My family and I will be in Israel for Pesach this year, and one of the reasons – if not the main reason – is Cafe Hillel.
The first time we went to Israel for Pesach, a few years ago, my son was excited beyond all measure because he could have the most delicious chocolate cake that he had ever tasted in a cafe on the street – during Pesach!
He wasn’t used to being able to eat out on Pesach at all, but to have chocolate cake that tasted so good – so, in his words, “real” – outside our safe, kosher-for-Passover house? What a goldene medinah we had brought him to!
He talked about that cake for years afterward, and he still does. In fact, at every Seder, when we say, “Next year in Jerusalem” he adds, “At Cafe Hillel!” This year, we decided to go back. I hope Cafe Hillel still makes that chocolate cake.
I feel the reality of living in the Diaspora so much during Pesach. There’s no Cafe Hillel, and no people eating pesachdik chocolate cake under the sun at a sidewalk cafe.
Purim is OK in Toronto. We can see kids in costumes up and down Bathurst Street and not feel too weird delivering our mishloach manot down the street.
But Pesach? In Jerusalem, you go to a beautiful outdoor market, overflowing with colours and sounds, and the cheese seller looks at you quizzically when you ask which cheese is kosher l’Pesach.
“Lady,” he says with a laugh, “this is Israel! All my cheese is kosher for Passover!”
In Toronto, you drive up to Thornhill and hope that some kosher cheese is left the week before Pesach, because you haven’t kashered your kitchen yet and you didn’t buy it a month in advance.

_Records from a dataset:_
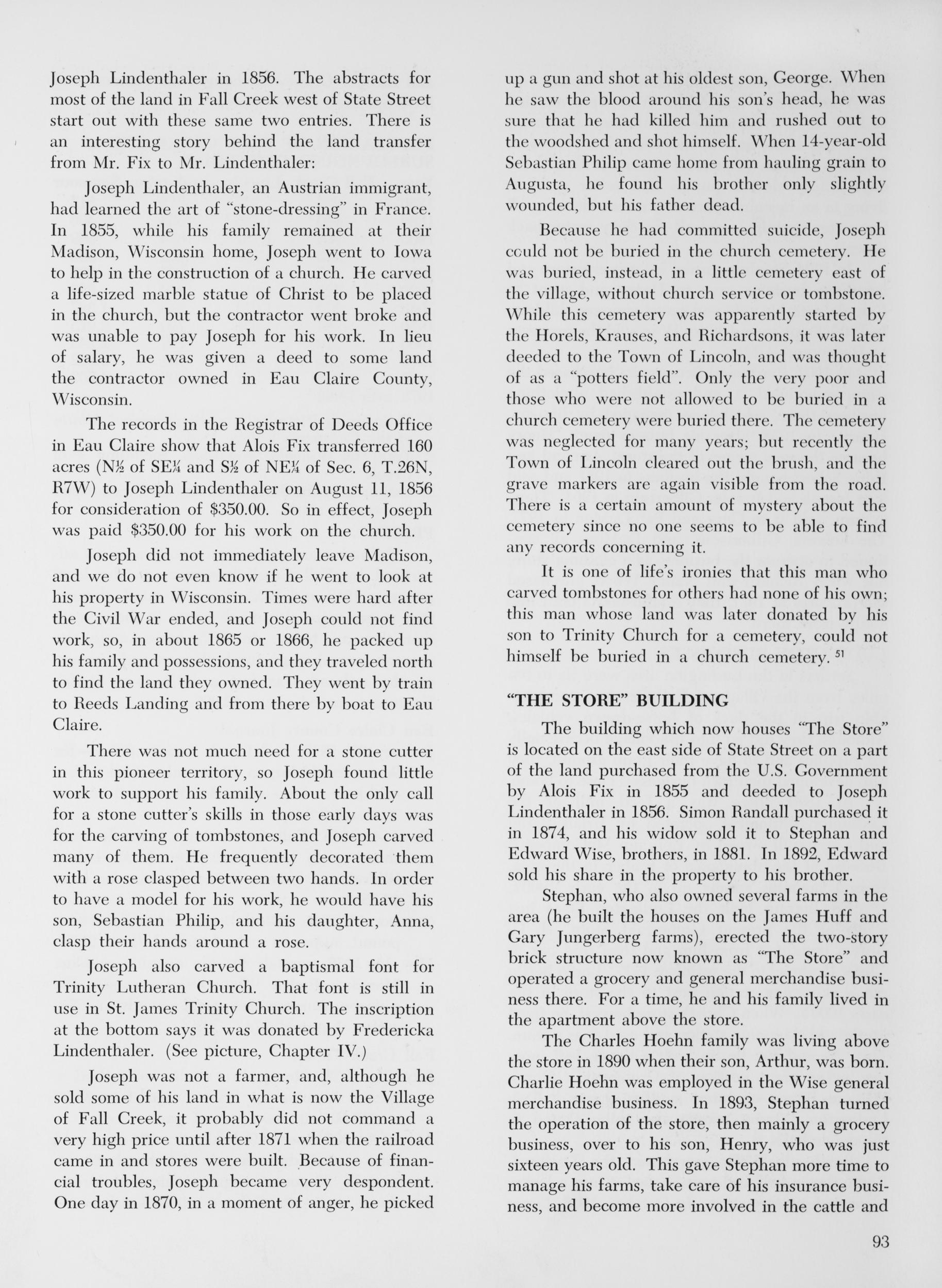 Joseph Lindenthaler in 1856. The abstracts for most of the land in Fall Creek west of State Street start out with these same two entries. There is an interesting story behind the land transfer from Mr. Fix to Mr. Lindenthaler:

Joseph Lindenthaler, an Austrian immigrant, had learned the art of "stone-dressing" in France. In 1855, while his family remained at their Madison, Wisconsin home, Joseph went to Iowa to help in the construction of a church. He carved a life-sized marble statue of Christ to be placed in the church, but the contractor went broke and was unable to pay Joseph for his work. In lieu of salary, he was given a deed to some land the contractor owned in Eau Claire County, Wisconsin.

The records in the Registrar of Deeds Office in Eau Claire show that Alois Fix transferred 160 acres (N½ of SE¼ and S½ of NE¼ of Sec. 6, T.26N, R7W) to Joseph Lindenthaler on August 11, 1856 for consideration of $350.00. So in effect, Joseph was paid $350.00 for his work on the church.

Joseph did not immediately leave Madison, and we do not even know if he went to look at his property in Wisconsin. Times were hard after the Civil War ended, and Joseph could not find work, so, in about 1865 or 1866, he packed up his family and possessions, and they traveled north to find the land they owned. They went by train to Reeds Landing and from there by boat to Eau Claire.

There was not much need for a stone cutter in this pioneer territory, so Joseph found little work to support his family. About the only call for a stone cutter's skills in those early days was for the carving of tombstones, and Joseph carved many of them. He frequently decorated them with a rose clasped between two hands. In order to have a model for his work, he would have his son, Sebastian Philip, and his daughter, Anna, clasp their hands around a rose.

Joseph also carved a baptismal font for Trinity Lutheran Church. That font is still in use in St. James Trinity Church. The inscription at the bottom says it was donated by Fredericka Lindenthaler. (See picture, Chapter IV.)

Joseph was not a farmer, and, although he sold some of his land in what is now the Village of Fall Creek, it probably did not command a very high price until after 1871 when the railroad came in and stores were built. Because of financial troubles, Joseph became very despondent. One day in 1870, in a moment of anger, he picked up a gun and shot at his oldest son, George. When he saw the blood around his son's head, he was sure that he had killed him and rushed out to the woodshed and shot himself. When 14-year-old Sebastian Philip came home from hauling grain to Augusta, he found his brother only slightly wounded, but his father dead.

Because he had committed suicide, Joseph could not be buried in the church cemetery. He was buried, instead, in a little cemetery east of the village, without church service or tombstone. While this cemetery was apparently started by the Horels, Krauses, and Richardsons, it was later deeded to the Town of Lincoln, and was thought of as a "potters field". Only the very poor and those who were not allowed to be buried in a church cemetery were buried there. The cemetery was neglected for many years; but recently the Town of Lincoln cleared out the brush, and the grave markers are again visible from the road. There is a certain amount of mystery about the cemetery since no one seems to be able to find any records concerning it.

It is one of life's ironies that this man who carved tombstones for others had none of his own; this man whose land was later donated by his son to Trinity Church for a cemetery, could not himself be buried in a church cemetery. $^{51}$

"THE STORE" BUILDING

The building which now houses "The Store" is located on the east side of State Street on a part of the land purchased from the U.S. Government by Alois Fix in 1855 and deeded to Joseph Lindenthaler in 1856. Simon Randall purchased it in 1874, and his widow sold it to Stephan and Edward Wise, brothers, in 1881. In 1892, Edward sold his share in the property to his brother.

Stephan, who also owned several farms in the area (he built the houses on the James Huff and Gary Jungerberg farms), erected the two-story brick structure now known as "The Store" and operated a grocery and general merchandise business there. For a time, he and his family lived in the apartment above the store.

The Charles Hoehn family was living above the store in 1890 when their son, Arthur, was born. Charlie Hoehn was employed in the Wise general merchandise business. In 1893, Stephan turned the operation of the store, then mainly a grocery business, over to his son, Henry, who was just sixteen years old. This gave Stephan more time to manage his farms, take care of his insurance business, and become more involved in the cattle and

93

_EXERCISE INSTRUCTIONS:_
1 – In the Pesach passage, what does the son add at every Seder after the words "Next year in Jerusalem"?
2 – Switch "outdoor market" to "open-air market" in the Pesach passage, and write out the part that opens with the words containing "He talked about" and closes with "is kosher l’Pesach.".
The entries have no connection to the Pesach passage.

_ANSWERS TO THE PROBLEMS:_
1 – He adds, "At Cafe Hillel!"

2 –
He talked about that cake for years afterward, and he still does. In fact, at every Seder, when we say, “Next year in Jerusalem” he adds, “At Cafe Hillel!” This year, we decided to go back. I hope Cafe Hillel still makes that chocolate cake.
I feel the reality of living in the Diaspora so much during Pesach. There’s no Cafe Hillel, and no people eating pesachdik chocolate cake under the sun at a sidewalk cafe.
Purim is OK in Toronto. We can see kids in costumes up and down Bathurst Street and not feel too weird delivering our mishloach manot down the street.
But Pesach? In Jerusalem, you go to a beautiful open-air market, overflowing with colours and sounds, and the cheese seller looks at you quizzically when you ask which cheese is kosher l’Pesach.